2025-01-10T17:58:44.487575Z [error    ] Extractor failed              
2025-01-10T17:58:44.487948Z [error    ] Block run completed.           block_type=ExtractLoadBlocks err=RunnerError('Extractor failed') exit_codes={<PluginType.EXTRACTORS: 'extractors'>: 1} set_number=0 success=False
Copy code
version: 1
default_environment: dev
project_id: 07d96793-b7e7-4401-8406-5c69d3e089fb
environments:
- name: dev
- name: staging
- name: prod
plugins:
  extractors:
  - name: tap-cloudwatch
    variant: meltanolabs
    pip_url: git+<https://github.com/meltanolabs/tap-cloudwatch.git>
    config:
      log_group_name: redacted
      query: fields @timestamp, @message | limit 25
      start_date: '2025-01-06T00:00:00Z'
      aws_region_name: us-east-1
      aws_endpoint_url: ''
  loaders:
  - name: target-postgres
    variant: meltanolabs
    pip_url: meltanolabs-target-postgres
    config:
      database: meltano-cw-test
      hard_delete: false
      host: redacted
      user: redacted
      port: 5432
      use_copy: false
      batch_size_rows: 100
e
Gotcha, can you try
meltano invoke tap-cloudwatch
and share the results?
j
That was also the wrong one. Let me get you the right yml sorry. I have been changing the query around.
Copy code
version: 1
default_environment: dev
project_id: 07d96793-b7e7-4401-8406-5c69d3e089fb
environments:
- name: dev
- name: staging
- name: prod
plugins:
  extractors:
  - name: tap-cloudwatch
    variant: meltanolabs
    pip_url: git+<https://github.com/meltanolabs/tap-cloudwatch.git>
    config:
      log_group_name: redacted
      query: fields @timestamp, @message | sort @timestamp desc | limit 25
      start_date: '2025-01-06T00:00:00Z'
      aws_region_name: us-east-1
      aws_endpoint_url: ''
  loaders:
  - name: target-postgres
    variant: meltanolabs
    pip_url: meltanolabs-target-postgres
    config:
      database: meltano-cw-test
      hard_delete: false
      host: redacted
      user: redacted
      port: 5432
      use_copy: false
      batch_size_rows: 100
Not sure how much of the invoke you need.
Copy code
File "/home/ubuntu/dscwlogs-postgres/.meltano/extractors/tap-cloudwatch/venv/lib/python3.10/site-packages/tap_cloudwatch/client.py", line 69, in get_records
    for batch in cloudwatch_iter:
  File "/home/ubuntu/dscwlogs-postgres/.meltano/extractors/tap-cloudwatch/venv/lib/python3.10/site-packages/tap_cloudwatch/cloudwatch_api.py", line 139, in get_records_iterator
    self._validate_query(query)
  File "/home/ubuntu/dscwlogs-postgres/.meltano/extractors/tap-cloudwatch/venv/lib/python3.10/site-packages/tap_cloudwatch/cloudwatch_api.py", line 91, in _validate_query
    raise InvalidQueryException("sort not allowed")
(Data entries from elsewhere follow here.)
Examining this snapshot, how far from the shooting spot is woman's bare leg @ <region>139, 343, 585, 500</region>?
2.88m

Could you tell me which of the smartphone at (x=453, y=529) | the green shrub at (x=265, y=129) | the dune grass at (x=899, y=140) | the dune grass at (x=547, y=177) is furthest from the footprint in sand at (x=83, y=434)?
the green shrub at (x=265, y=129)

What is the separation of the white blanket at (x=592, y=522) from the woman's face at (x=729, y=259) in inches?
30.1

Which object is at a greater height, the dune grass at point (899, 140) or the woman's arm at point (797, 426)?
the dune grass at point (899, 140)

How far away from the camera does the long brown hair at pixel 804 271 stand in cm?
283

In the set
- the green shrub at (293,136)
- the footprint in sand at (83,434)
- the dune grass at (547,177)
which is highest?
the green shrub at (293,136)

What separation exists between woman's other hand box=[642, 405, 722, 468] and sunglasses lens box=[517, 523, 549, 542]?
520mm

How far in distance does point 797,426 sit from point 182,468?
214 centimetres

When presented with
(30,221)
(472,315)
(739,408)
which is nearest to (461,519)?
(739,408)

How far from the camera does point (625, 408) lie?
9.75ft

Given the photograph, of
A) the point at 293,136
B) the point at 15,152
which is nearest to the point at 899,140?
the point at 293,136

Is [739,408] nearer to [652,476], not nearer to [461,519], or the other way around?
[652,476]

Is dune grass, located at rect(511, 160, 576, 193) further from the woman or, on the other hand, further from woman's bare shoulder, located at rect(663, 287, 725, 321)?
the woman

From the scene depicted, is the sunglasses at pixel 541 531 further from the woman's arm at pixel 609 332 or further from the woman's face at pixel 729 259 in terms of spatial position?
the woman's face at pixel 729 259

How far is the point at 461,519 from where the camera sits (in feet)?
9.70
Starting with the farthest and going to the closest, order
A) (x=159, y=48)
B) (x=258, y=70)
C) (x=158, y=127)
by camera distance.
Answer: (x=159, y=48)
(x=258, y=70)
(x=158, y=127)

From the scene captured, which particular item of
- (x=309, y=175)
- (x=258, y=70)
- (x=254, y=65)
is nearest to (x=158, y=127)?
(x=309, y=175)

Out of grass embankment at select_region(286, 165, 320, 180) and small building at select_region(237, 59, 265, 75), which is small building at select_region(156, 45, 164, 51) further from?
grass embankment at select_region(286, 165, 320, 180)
tap_cloudwatch.exception.InvalidQueryException: sort not allowed
e
That's the piece I needed, thanks! It seems the tap adds the sorting so it fails if the users passes it in the query: https://github.com/MeltanoLabs/tap-cloudwatch/blob/28ddd2fb45519cf3d435796c58095bbe1d7b469f/tap_cloudwatch/subquery.py#L106-L108
The reason for using
asc
sorting is to make replication resumable
j
That makes since. Honestly, not to worried about that. Once it is in the database it can be sorted. I get the error on the limit as well.
Copy code
File "/home/ubuntu/dscwlogs-postgres/.meltano/extractors/tap-cloudwatch/venv/lib/python3.10/site-packages/tap_cloudwatch/cloudwatch_api.py", line 139, in get_records_iterator
    self._validate_query(query)
  File "/home/ubuntu/dscwlogs-postgres/.meltano/extractors/tap-cloudwatch/venv/lib/python3.10/site-packages/tap_cloudwatch/cloudwatch_api.py", line 93, in _validate_query
    raise InvalidQueryException("limit not allowed")
tap_cloudwatch.exception.InvalidQueryException: limit not allowed
Looks like, if I am reading the tap right, it handles the limit as well.
j
Got it, thanks. I will keep hammering. Great tool so far.
e
Awesome! Do let me know if you run into any issues.